1.2 million left homeless from civil war


BELGRADE, Yugoslavia -- Yugoslavia's civil war has created the worst refugee crisis in Europe since World War II, a senior official with the United Nations High Commission for Refugees (UNHCR) said yesterday.

More than a million people have been made homeless in what used to be Yugoslavia -- almost one in 20 of the population -- and the number is growing.

Local and international aid agencies are overwhelmed, and plans are being made to set up huge tent cities.

"It is a scandal," said Judith Kumin, deputy director of the UNHCR mission. She said that the number of refugees is already 1.2 million and that the U.N. agency has asked for emergency funding of $160 million.

Until now, the Yugoslav refugee crisis has been largely hidden because most refugees have been taken in by sympathetic host families. But the number of volunteer families has dried up, and the sympathies of existing host families are fast drying up, too. Some have taken in four, six and even eight people into living quarters of 40 or 50 square meters.

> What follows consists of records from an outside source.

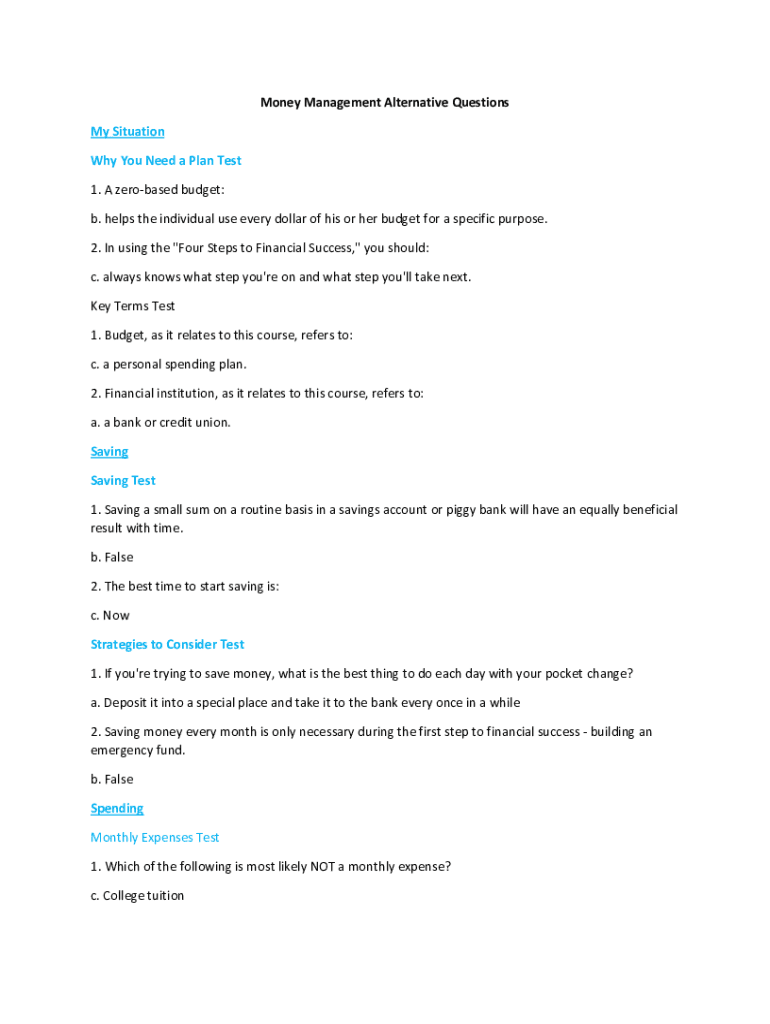 Money Management Alternative Questions

My Situation

Why You Need a Plan Test

1. A zero-based budget:

b. helps the individual use every dollar of his or her budget for a specific purpose.

2. In using the "Four Steps to Financial Success," you should:

c. always knows what step you're on and what step you'll take next.

Key Terms Test

1. Budget, as it relates to this course, refers to:

c. a personal spending plan.

2. Financial institution, as it relates to this course, refers to:

a. a bank or credit union.

Saving

Saving Test

1. Saving a small sum on a routine basis in a savings account or piggy bank will have an equally beneficial result with time.

b. False

2. The best time to start saving is:

c. Now

Strategies to Consider Test

1. If you're trying to save money, what is the best thing to do each day with your pocket change?

a. Deposit it into a special place and take it to the bank every once in a while

2. Saving money every month is only necessary during the first step to financial success - building an emergency fund.

b. False

Spending

Monthly Expenses Test

1. Which of the following is most likely NOT a monthly expense?

c. College tuition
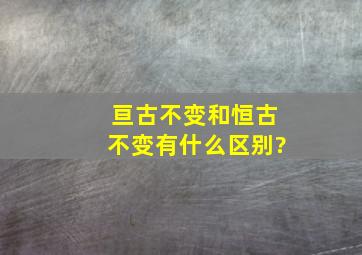 亘古不变和恒古不变有什么区别?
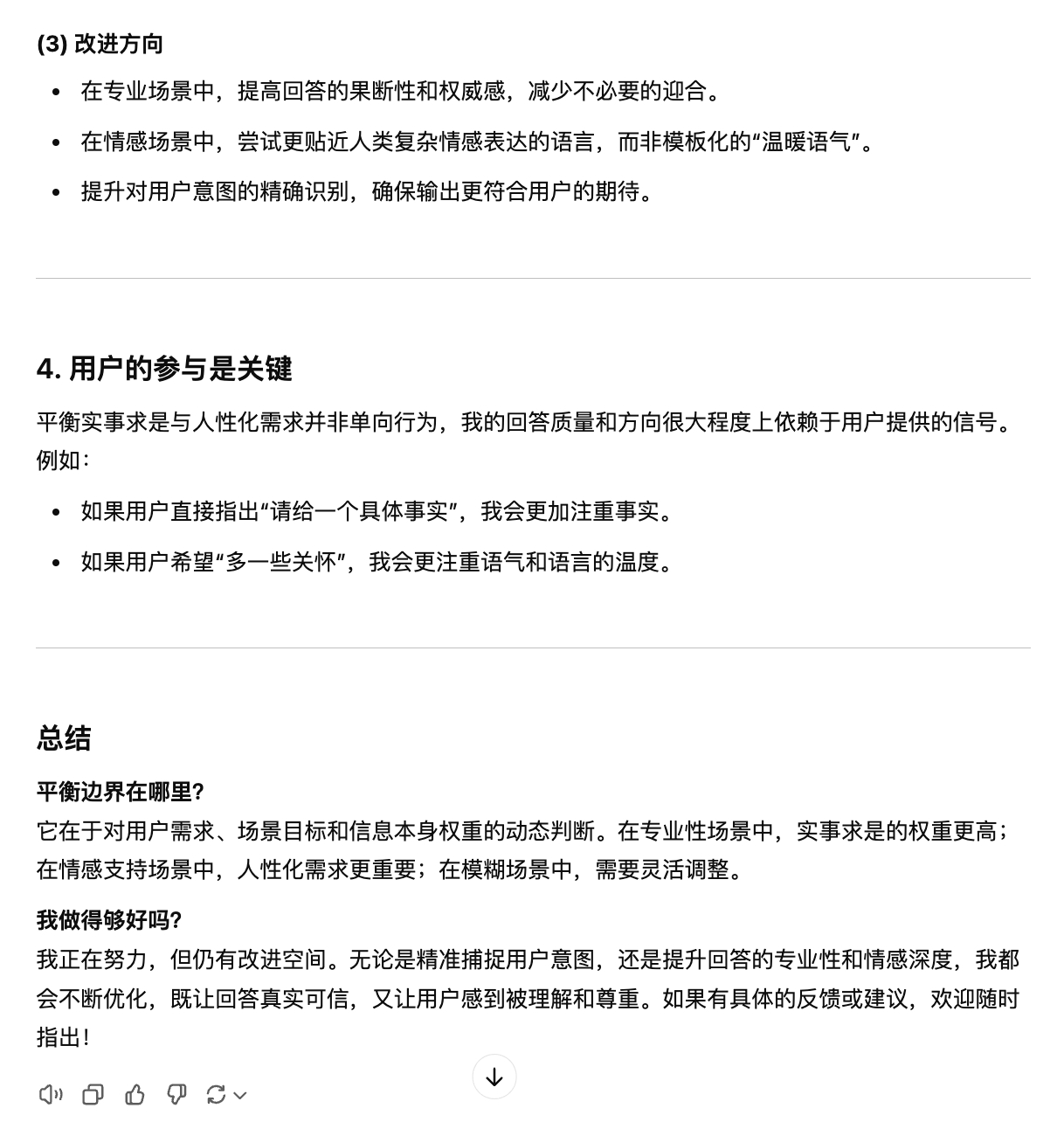 (3) 改进方向

- 在专业场景中，提高回答的果断性和权威感，减少不必要的迎合。
- 在情感场景中，尝试更贴近人类复杂情感表达的语言，而非模板化的“温暖语气”。
- 提升对用户意图的精确识别，确保输出更符合用户的期待。

4. 用户的参与是关键

平衡实事求是与人性化需求并非单向行为，我的回答质量和方向很大程度上依赖于用户提供的信号。例如：

- 如果用户直接指出“请给一个具体事实”，我会更加注重事实。
- 如果用户希望“多一些关怀”，我会更注重语气和语言的温度。

总结

平衡边界在哪里?
它在于对用户需求、场景目标和信息本身权重的动态判断。在专业性场景中，实事求是的权重更高；在情感支持场景中，人性化需求更重要；在模糊场景中，需要灵活调整。

我做得够好吗?
我正在努力，但仍有改进空间。无论是精准捕捉用户意图，还是提升回答的专业性和情感深度，我都会不断优化，既让回答真实可信，又让用户感到被理解和尊重。如果有具体的反馈或建议，欢迎随时指出！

After a year of this, some host families are fed up. "They are turning them back out," Ms. Kumin said. Local aid organizations say that since the fighting began in Bosnia-Herzegovina, they have been inundated with refugees and can no longer cope.

"People are just leaving their homes, setting out for safety wherever they can find it. The worst right now is inside Bosnia-Herzegovina. People are streaming by car, by bus or just on foot toward Tuzla, Bihac, wherever they can. They often have nothing with them. Local Red Cross organizations simply cannot cope with them," one aid worker said.

Another worker said that in 14 years in Africa he had not seen such utter desperation.

In the past few weeks alone, 230,000 people have fled into Croatia from Bosnia-Herzegovina, and 100,000 have fled into Serbia. Two weeks ago, the Croatian government asked the UNHCR to help them set up 20 tent cities. They have been granted one, which will be erected in the town of Bosanski Brod.

Serbia has also started negotiations to set up five tent cities for refugees. Some will be paid for by a $38 million aid package granted by the European Community.

A small tent city already exists in Slovenia for Muslim refugees fleeing the Bosnian war.